How to Clean Crabs: Or the Finer Points of First Aid with Seafood
I watch crawfish skitter around my kitchen sink, clamorous and clawing. The spectre of my father hovers, whispering the steps to crustacean preparation.
Step 1: Purchase the freshest live crabs from your seafood market or fishmonger. Freshness is directly proportional to nippiness.
Step 2: Empty crabs into the deep trough of your kitchen sink. Maintain a wary distance as crabs scramble atop each other, clawing at eye stalks, snapping at pincers.

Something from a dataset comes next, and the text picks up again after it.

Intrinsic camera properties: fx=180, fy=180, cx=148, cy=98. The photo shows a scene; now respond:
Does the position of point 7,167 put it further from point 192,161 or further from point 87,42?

Step 3: Grip a large cleaver in your right hand, steel your courage, and grab a crab firmly to summarily do away with it.
Step 4: Call your youngest daughter to attend the resultant wounds on every finger of your left hand from an irritated crab, not yet ready to shuffle off this mortal coil.
Step 5: Do not be deterred! Grasp the cleaver now firmly in your bandaged left hand, and boldly grab another crab. The first crab was an aberration, the second will be easier.
Step 6: Call your youngest daughter again to attend the wounds, now on your right hand, from the second irritated crab, unwilling to volunteer as tribute.
Step 7: Stare forlornly at victorious crabs dancing their glee in the kitchen sink.
Step 8: Ring oldest daughter, with bandaged phalanges and a rotary dial phone. Plead plaintively for daughter to clean crabs.
Step 9: Cook cleaned crabs, savouring the rising bouquets of aromatics and tomato. When the crabs metamorphose from uncooked blueness to the ripe vibrant red that mirrors the sauce, remove them from the heat. Note with satisfaction that your foe has been deliciously defeated.
Step 10: Serve with plain rice, and sprinkle with abashed humility. Bandaged fingers are optional, but do reflect the determination required for success.